Spatial question data:
%%

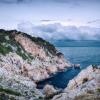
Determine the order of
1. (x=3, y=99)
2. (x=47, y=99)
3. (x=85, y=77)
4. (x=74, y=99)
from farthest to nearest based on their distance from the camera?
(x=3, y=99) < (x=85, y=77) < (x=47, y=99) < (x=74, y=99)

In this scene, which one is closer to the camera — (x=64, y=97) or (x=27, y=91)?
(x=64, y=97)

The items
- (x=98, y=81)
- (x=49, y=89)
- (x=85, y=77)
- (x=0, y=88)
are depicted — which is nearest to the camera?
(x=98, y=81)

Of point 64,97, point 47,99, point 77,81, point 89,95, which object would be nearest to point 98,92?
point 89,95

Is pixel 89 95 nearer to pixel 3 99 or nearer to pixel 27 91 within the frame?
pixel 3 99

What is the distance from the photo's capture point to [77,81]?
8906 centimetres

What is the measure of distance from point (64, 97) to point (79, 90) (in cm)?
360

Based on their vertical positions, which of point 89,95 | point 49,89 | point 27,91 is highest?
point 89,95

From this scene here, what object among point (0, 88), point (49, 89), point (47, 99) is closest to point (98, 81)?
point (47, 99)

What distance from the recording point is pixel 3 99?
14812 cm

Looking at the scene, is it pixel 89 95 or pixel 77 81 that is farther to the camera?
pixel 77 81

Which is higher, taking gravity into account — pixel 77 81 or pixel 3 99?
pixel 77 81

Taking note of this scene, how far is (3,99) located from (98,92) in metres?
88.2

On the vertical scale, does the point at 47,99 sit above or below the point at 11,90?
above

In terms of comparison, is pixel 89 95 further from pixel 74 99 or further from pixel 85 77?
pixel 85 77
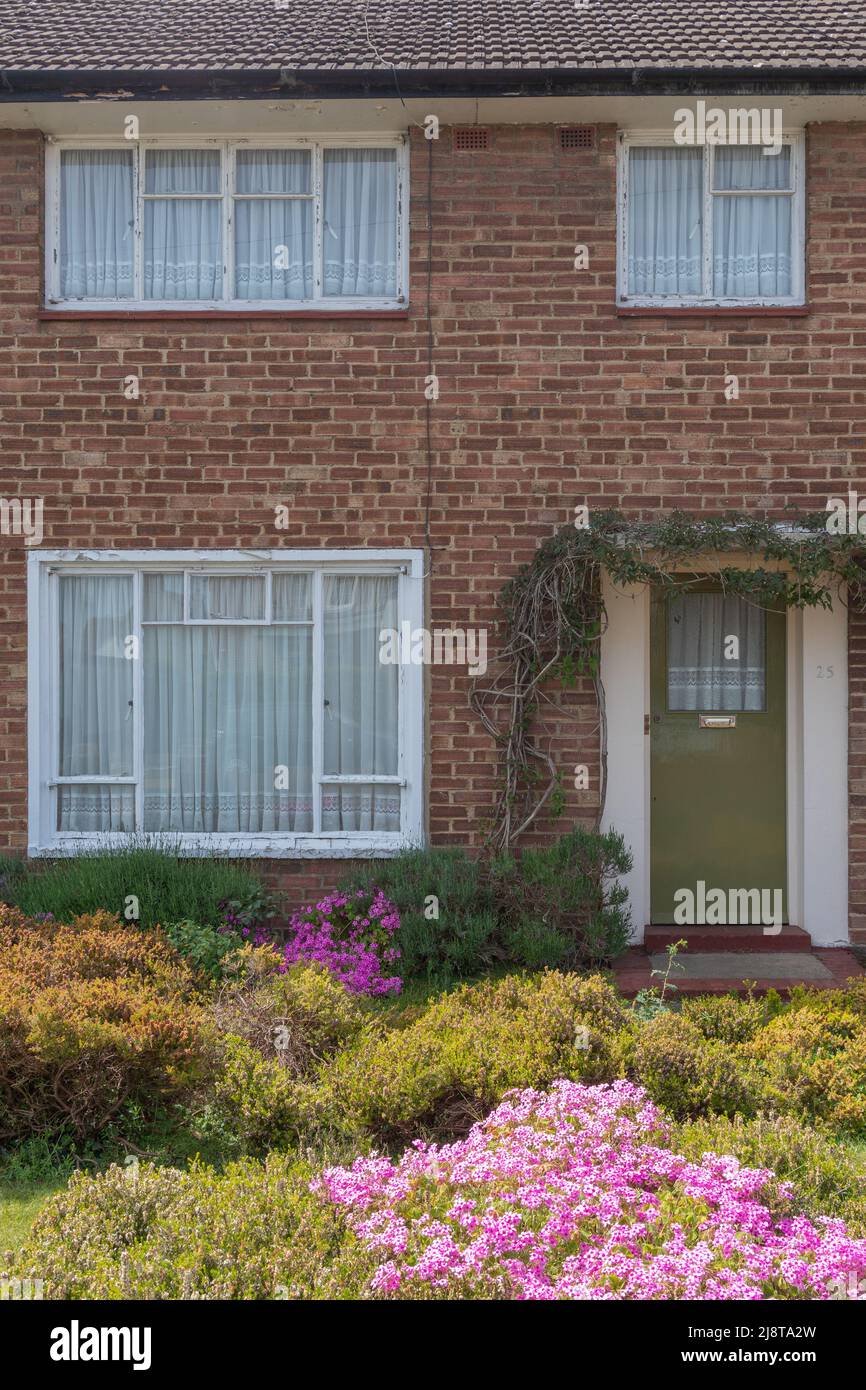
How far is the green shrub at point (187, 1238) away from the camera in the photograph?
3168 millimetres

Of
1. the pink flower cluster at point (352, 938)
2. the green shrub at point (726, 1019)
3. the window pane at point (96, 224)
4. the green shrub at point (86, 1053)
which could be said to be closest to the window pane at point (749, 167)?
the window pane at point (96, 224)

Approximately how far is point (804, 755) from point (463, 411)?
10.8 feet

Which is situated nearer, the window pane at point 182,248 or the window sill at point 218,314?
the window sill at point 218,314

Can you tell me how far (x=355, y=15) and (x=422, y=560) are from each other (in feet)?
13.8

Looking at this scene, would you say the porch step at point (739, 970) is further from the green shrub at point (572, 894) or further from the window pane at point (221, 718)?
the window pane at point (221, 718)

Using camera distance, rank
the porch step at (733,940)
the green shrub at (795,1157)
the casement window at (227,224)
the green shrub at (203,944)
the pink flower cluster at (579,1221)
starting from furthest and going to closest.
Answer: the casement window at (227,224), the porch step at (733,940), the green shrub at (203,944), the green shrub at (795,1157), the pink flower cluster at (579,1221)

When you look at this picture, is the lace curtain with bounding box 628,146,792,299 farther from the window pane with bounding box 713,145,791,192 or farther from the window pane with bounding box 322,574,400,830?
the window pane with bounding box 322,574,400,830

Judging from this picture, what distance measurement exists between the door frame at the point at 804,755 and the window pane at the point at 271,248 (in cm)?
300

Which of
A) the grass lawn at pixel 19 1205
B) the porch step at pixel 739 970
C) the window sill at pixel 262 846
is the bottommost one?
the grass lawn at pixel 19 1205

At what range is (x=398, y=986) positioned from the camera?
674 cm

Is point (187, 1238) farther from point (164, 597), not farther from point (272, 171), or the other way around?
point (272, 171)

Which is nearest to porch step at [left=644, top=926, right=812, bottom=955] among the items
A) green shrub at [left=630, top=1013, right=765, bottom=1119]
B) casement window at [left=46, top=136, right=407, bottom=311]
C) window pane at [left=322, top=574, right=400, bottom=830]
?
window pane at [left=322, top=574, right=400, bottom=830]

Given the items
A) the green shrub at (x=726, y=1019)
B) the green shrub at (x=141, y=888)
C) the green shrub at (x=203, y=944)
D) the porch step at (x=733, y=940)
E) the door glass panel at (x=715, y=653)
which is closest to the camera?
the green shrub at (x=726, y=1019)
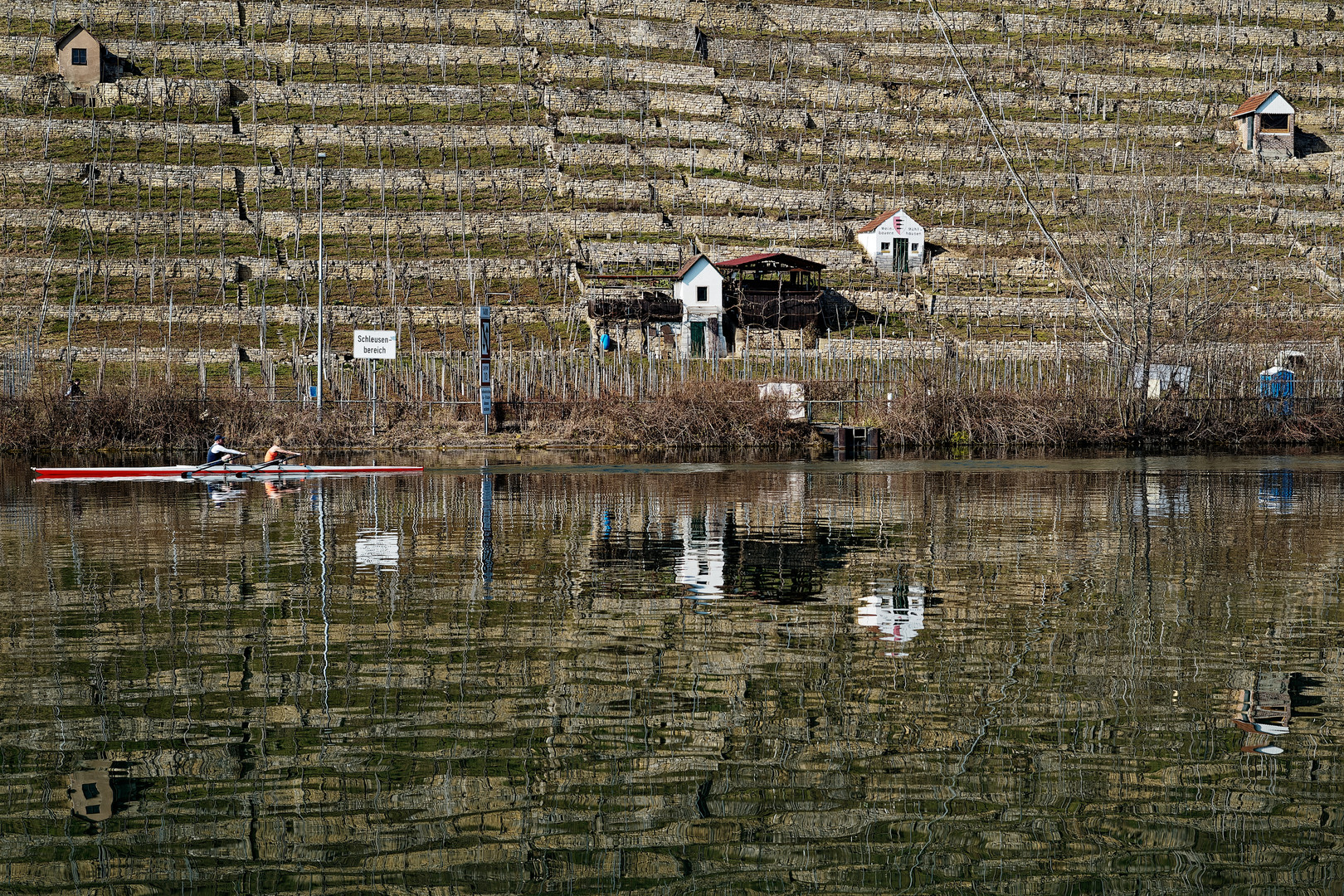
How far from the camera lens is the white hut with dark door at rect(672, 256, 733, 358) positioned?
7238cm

%%
%%

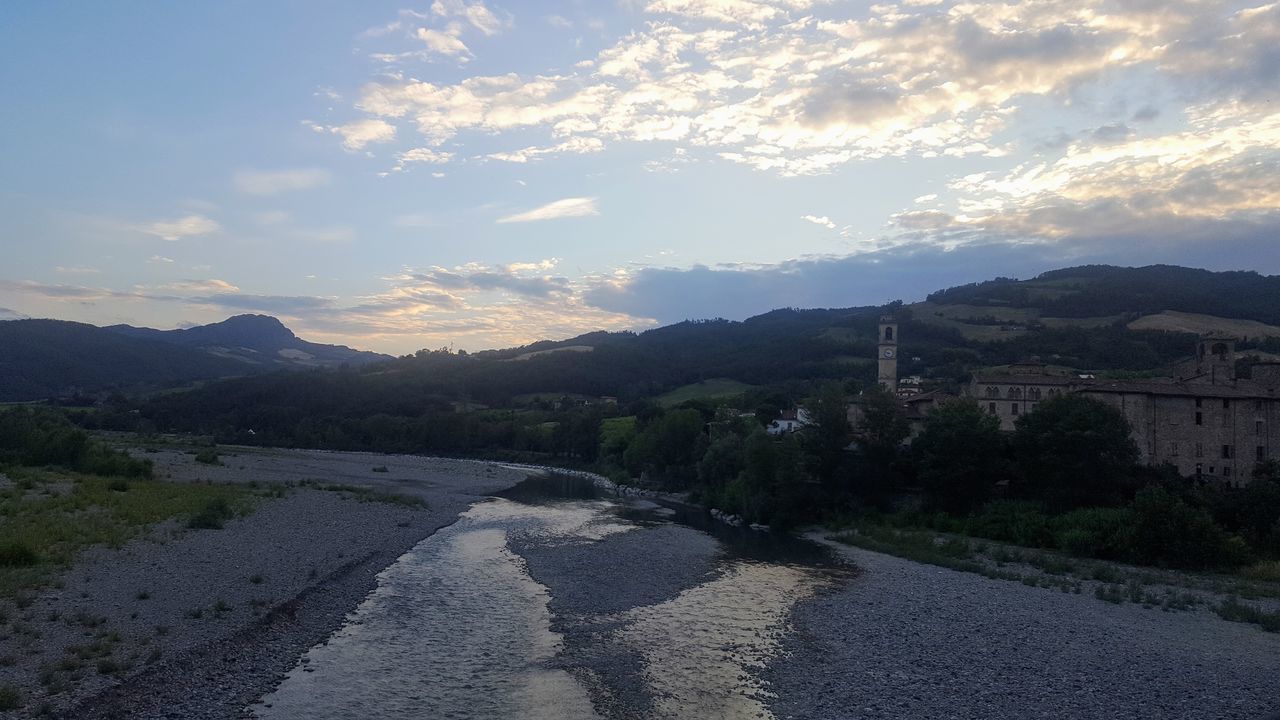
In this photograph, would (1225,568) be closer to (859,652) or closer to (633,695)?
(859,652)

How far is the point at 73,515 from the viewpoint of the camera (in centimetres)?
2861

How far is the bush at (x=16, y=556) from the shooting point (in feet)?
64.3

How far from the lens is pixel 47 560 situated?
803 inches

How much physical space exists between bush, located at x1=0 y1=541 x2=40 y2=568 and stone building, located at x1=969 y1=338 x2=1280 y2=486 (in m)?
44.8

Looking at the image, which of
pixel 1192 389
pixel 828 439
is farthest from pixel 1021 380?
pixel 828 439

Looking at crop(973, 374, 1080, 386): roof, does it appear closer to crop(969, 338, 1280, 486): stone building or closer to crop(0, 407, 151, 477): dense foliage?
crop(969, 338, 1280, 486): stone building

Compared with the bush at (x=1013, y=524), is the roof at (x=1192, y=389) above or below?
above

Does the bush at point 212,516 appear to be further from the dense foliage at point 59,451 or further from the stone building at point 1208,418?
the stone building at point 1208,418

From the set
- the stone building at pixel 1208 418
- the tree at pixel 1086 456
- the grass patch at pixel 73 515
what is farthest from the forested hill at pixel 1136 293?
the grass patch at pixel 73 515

%%

### Aim of the exercise
Report the number of lines in the data that contain the string "vertical", treating case as significant. Give only the number.

### The solution
2